Performance of mqueue server

I have an application which uses mqueue server for interthread and interprocess communication.
The data transfer rate is quite high .On an average 200 messages/sec approx are getting transfered.
Have observed that during this time system performance is quite poor.
On doing top, seen mqueue and kernel hogging most of the CPU time taking up almost 30% of CPU time.
Is there a way the system performance can be improved?
Tried using mq service.In this case , though mq isnt there in picture but kernel itself takes up 30 to 40% of CPU time with same data rate.
Note: My system on which this application runs is a low end system with 300 Mhz CPU and no CPU cache.

Need inputs as to why the CPU times are so high and way to get around it???

No cache, ouch, what kind of processor is that, what speed is the memory?

How big are the messages?

For inter-thread, use global memory and pass pointers, use mutex/condvar to sync.
For inter-process, switch to direct MsgPassing / read-write, or use a Shated Memory object.

@Mario, ya its a low end system…got to live with it…
Well, my messages size is 28 bytes / message.

@Thunderblade,well your approach will call for total redesign of my application.
Also I think using MsgPassing services will also result in kernel taking CPU.
Is there any other way or setting that can be done at system level in mqueue or my usage of mqueue which result in performance improvement?
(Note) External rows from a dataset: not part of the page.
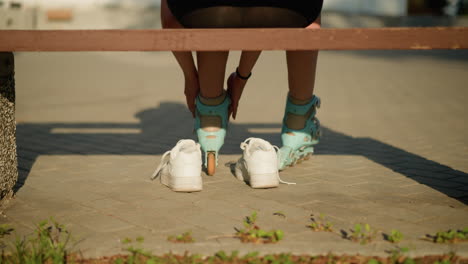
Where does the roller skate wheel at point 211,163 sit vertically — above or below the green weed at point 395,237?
below

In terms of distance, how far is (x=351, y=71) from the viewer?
1180cm

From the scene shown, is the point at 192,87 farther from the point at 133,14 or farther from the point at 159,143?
the point at 133,14

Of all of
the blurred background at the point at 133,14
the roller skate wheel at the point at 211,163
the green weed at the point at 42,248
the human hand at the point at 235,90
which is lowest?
the blurred background at the point at 133,14

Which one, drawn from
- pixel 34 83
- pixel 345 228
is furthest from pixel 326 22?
pixel 345 228


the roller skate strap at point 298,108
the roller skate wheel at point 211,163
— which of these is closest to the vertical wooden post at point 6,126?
the roller skate wheel at point 211,163

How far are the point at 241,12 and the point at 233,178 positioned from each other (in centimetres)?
109

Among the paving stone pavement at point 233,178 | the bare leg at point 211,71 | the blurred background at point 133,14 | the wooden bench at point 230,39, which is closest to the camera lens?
the wooden bench at point 230,39

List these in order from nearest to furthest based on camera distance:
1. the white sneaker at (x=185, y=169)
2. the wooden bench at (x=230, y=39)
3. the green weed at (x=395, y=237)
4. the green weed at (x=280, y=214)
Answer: the green weed at (x=395, y=237) → the wooden bench at (x=230, y=39) → the green weed at (x=280, y=214) → the white sneaker at (x=185, y=169)

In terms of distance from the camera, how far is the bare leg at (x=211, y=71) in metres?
3.38

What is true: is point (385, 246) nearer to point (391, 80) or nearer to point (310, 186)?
point (310, 186)

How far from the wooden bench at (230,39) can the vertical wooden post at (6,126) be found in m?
0.44

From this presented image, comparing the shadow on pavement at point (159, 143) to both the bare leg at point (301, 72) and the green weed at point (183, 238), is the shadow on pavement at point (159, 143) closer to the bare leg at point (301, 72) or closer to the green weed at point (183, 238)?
the bare leg at point (301, 72)

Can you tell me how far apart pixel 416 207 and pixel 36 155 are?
9.21 feet

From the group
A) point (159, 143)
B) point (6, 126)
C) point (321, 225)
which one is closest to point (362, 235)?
point (321, 225)
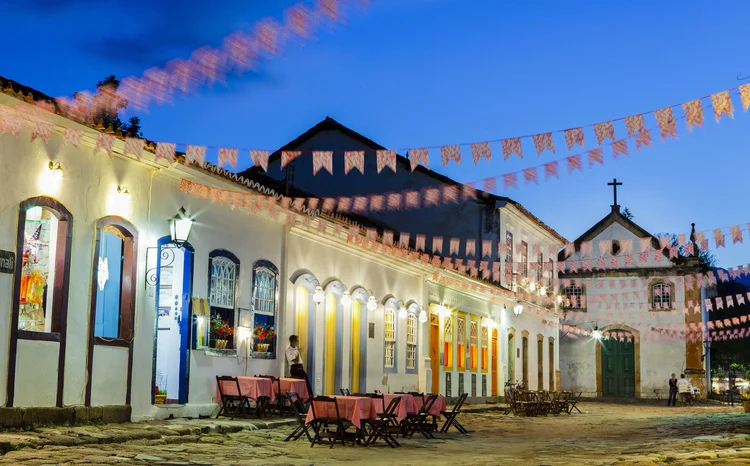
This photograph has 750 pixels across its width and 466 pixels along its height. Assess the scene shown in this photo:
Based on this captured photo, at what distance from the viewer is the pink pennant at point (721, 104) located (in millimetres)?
10875

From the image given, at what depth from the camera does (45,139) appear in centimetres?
1184

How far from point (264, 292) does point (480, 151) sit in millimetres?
6702

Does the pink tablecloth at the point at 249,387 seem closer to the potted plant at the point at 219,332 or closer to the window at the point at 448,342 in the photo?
the potted plant at the point at 219,332

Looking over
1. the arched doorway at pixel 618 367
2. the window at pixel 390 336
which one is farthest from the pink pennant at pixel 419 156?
the arched doorway at pixel 618 367

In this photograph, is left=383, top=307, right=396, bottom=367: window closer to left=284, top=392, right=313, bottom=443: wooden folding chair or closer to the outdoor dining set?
the outdoor dining set

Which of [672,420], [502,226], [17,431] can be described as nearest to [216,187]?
[17,431]

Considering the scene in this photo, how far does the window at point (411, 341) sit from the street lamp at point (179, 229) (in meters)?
11.3

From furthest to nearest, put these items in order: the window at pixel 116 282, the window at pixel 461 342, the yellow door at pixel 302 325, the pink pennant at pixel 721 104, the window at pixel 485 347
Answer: the window at pixel 485 347 → the window at pixel 461 342 → the yellow door at pixel 302 325 → the window at pixel 116 282 → the pink pennant at pixel 721 104

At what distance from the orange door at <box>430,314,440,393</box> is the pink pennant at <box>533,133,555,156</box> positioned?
14.9 m

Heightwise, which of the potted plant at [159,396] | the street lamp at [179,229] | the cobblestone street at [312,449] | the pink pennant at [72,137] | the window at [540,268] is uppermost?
the window at [540,268]

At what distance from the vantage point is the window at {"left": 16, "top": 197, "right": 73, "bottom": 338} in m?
12.1

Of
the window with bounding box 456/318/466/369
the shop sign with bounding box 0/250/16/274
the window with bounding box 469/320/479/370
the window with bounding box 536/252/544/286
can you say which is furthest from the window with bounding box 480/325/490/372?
the shop sign with bounding box 0/250/16/274

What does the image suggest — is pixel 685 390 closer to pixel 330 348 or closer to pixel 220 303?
pixel 330 348

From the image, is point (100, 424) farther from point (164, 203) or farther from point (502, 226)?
point (502, 226)
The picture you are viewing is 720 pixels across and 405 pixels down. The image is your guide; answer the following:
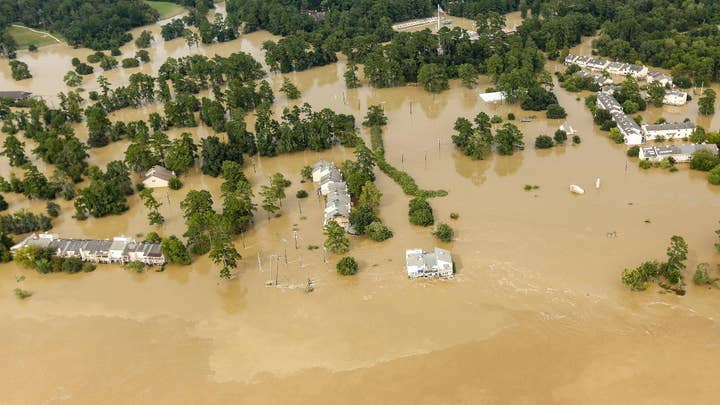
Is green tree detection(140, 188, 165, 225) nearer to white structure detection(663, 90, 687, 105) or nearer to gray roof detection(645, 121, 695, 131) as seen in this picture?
gray roof detection(645, 121, 695, 131)

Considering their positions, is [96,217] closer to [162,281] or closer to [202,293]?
[162,281]

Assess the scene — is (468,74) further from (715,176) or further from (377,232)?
(377,232)

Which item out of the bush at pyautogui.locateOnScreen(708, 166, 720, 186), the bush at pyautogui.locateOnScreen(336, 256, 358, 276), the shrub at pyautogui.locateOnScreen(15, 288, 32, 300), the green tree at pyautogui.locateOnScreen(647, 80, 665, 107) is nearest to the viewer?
the bush at pyautogui.locateOnScreen(336, 256, 358, 276)

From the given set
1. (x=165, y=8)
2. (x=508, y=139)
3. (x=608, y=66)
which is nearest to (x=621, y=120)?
(x=508, y=139)

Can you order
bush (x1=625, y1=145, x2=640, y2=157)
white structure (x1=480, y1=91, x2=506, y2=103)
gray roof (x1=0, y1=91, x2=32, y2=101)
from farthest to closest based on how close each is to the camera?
gray roof (x1=0, y1=91, x2=32, y2=101), white structure (x1=480, y1=91, x2=506, y2=103), bush (x1=625, y1=145, x2=640, y2=157)

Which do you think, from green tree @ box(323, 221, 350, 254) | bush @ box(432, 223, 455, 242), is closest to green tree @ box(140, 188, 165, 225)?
green tree @ box(323, 221, 350, 254)

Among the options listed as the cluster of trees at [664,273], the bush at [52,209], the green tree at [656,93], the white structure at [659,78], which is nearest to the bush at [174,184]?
the bush at [52,209]

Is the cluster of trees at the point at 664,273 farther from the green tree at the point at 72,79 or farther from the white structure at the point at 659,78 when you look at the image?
the green tree at the point at 72,79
mqueue is based on message passing (so you actually are double the kernel’s involvement has the data as to go to mqueue and from mqueu). You could use mq which is a using asynchronous messaging with will reduce overhead but won’t work over the network ( I may get mqueue and mq backward). Pretty much everything in QNX is messaged based, accessing a file, a printf(), etc.

If your message are made of 28 bytes then it’s definitely not worth going through message queue.
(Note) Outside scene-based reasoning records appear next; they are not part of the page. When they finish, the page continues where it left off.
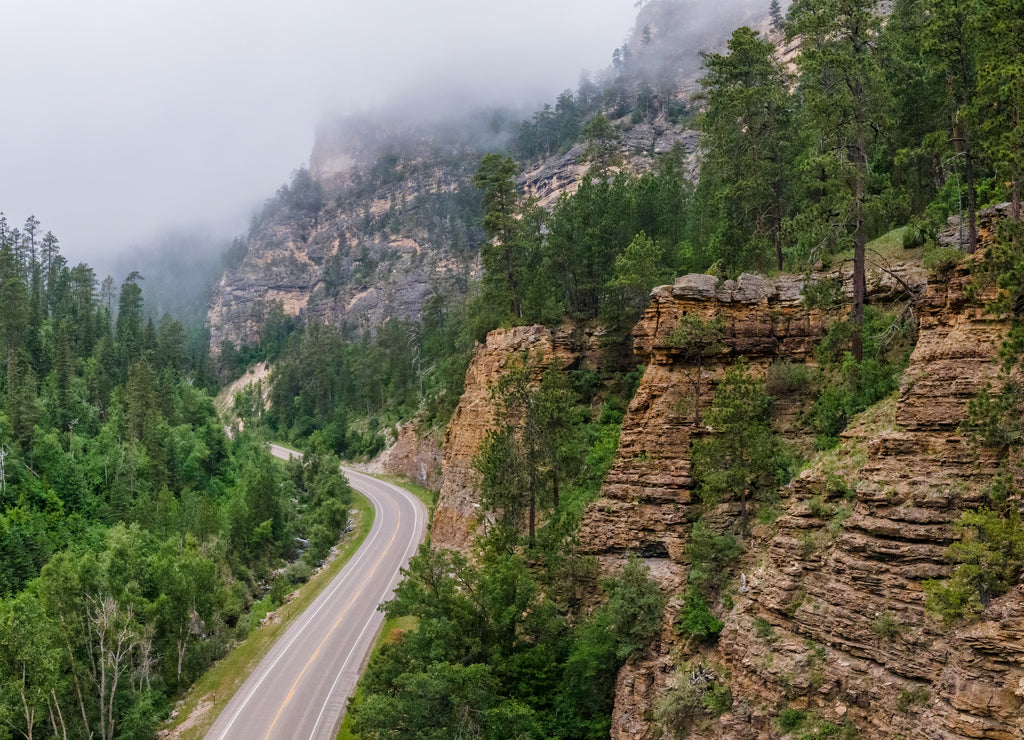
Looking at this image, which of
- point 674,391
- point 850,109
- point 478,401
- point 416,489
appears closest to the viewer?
point 850,109

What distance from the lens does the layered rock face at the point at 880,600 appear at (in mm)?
11844

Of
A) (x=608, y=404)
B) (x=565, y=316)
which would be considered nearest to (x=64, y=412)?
(x=565, y=316)

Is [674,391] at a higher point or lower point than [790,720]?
higher

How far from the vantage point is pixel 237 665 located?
31.1m

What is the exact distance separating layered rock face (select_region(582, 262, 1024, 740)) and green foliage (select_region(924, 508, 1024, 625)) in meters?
0.27

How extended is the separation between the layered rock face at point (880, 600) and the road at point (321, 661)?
14.6 meters

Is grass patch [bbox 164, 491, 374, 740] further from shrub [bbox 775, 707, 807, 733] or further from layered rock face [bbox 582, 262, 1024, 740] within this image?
shrub [bbox 775, 707, 807, 733]

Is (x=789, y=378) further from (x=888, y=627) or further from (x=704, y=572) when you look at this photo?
(x=888, y=627)

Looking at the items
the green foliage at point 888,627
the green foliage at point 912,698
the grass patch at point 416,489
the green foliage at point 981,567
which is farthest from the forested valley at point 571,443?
the grass patch at point 416,489

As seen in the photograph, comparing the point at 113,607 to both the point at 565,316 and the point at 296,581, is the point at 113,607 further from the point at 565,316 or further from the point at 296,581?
the point at 565,316

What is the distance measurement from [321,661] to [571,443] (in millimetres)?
16065

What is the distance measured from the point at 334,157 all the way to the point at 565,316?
158 m

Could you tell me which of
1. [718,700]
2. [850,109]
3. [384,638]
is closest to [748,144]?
[850,109]

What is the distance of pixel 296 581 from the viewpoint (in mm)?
44312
Yes Mario you are right everything in QNX is message based.

I have already tried “mq” server as well, in this case mq isn’t come in picture (top) but kernel itself starts taking CPU up to 40%. This is similar as mqueue + kernel = kernel (mq).

In my application messages are communicated between two different threads. First one is writing in the queue, the other one starts reading from queue to process that message accordingly. Mutex is used while writing to mqueue for synchronization.
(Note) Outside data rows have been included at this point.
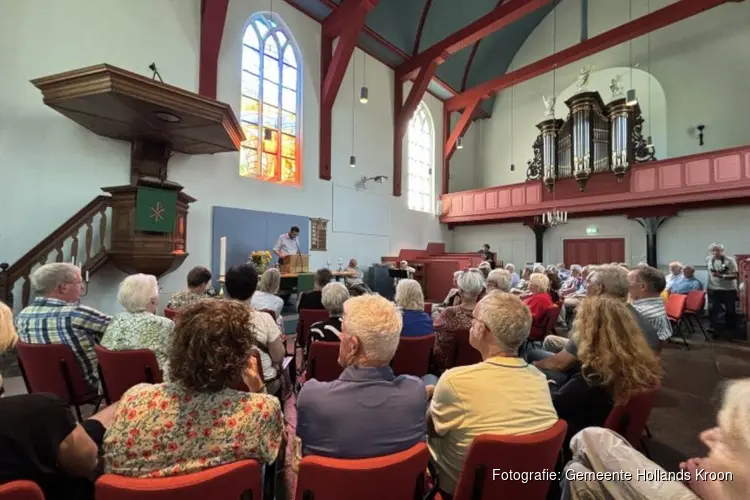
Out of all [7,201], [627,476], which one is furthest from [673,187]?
[7,201]

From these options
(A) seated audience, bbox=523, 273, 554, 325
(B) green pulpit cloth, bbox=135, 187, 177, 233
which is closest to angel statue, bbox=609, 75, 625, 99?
(A) seated audience, bbox=523, 273, 554, 325

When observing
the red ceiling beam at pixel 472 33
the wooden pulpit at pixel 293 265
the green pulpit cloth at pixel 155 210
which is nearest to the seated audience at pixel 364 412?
the green pulpit cloth at pixel 155 210

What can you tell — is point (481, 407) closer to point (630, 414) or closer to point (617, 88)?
point (630, 414)

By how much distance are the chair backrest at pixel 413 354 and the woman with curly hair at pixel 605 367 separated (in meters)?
0.86

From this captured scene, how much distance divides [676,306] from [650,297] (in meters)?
3.46

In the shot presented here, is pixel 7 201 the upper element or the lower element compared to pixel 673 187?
lower

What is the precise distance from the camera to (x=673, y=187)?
8031mm

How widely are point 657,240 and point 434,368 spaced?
939 centimetres

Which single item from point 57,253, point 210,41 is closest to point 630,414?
point 57,253

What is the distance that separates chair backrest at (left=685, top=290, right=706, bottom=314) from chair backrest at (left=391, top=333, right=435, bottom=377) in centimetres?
594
Is there any another efficient way of inter thread communication, where communication is to be done in fastest manner (real time response)?


Thunderblade already outlined all the other potential ways to pass data between threads. The shared memory option is probably the fastest since data doesn’t have to be copied in a message. Regardless of the option used, the fact you lack a cache on your CPU is going to always hurt the performance since every instruction is going to have to be fetched from memory.

Out of curiosity, what’s the problem with taking 30-40% of the CPU? You still have 60+% spare. Is there some timing requirement you aren’t mentioning that you aren’t meeting?

Depending on the ‘real time’ requirements of your application you might try passing messages in bulk on defined intervals (say every 10 ms, pass whatever has queued up as 1 large transfer containing multiple messages) as that will have fewer calls to mqueue (with you needing to bundle/unbundle the bulk transfer).


Threads of the same process ? Well then you don’t need to go through anything special. If you use C++ just use a std::list or std::deque (and use mutex to protect it). Or if you are using C just write your own stuff, that’s very basic. If you are carefull you can even deal with this without using mutex.

Just a meta comment here. Why would someone ask a question like this? “When I drive my car up a 45 degree incline, why doesn’t it go as fast as on a flat surface?”.

Pretty obvious (to me) that the problem is not message passing, mqueue or mq, but how much data is being moved and how much performance the processor has to give.

I like Mario’s suggestion to get rid of the IPC completely if possible. Use shared memory between processes or just use process memory if between threads.